Chapters I, II and V are reprinted with only minor changes; III, IV and VI have been rewritten and brought down to date; VII, VIII and IX are wholly new.
J. H. L.
Baltimore,
May 7, 1920.
THE UNITED STATES
AND
LATIN AMERICA
THE UNITED STATES AND LATIN AMERICA
CHAPTER I
The Revolt of the Spanish Colonies
The English colonies of North America renounced allegiance to their sovereign more through fear of future oppression than on account of burdens actually imposed. The colonies of Spain in the southern hemisphere, on the other hand, labored for generations under the burden of one of the most irrational and oppressive economic systems to which any portion of the human race has ever been subjected, and remained without serious attempt at revolution until the dethronement of their sovereign by Napoleon left them to drift gradually, in spite of themselves, as Chateaubriand expressed it, into the republican form of government. To carry the contrast a step further, when the conditions were ripe for independence, the English colonies offered a united resistance, while the action of the Spanish colonies was spasmodic and disconcerted.

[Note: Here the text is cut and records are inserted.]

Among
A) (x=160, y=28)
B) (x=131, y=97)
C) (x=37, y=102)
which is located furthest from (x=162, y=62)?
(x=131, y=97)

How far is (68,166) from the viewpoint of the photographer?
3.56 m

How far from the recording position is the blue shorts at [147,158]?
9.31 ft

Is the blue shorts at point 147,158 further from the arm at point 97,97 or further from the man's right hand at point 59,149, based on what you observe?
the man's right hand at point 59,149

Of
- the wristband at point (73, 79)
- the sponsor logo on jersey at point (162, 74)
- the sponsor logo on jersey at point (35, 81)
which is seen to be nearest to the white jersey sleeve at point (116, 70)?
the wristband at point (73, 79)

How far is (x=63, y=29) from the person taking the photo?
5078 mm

The North American revolution gave birth to a federal republic, that of the South to a number of separate and independent republics, whose relations with one another have at times been far from amicable. The causes for these striking differences are to be explained not alone by race psychology, but by a comparison of the English and Spanish colonial systems and of the two revolutions as well. The history of the English colonies and of their revolt has been pretty well exploited, but information in regard to the Spanish-American revolution and its causes, although the sources are abundant, is not easily accessible to English-speaking people.

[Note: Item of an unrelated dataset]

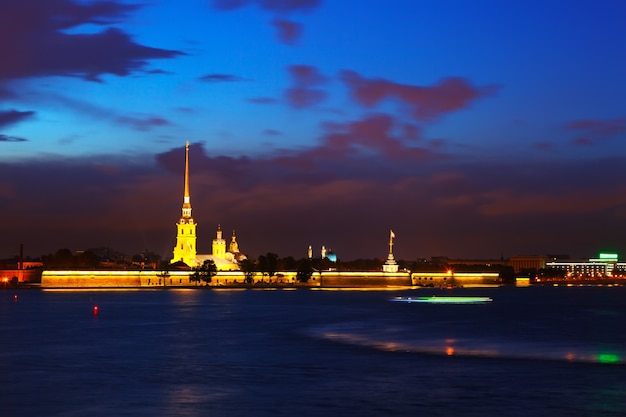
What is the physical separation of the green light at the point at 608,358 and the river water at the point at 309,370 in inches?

By virtue of the celebrated Bull of Pope Alexander VI, the Spanish-American colonies were looked upon as possessions of the crown, and not as colonies of Spain. Their affairs were regulated by the king, with the assistance of a board called the Council of the Indies. This council, which was on a footing of equality with the Council of Castile, was established by Ferdinand as early as 1511, and was modified by Charles V in 1524. It was to take cognizance of all ecclesiastical, civil, military, and commercial affairs relating to the colonies. From it proceeded the so-called Laws of the Indies, and all colonial offices in the gift of the crown were conferred by it.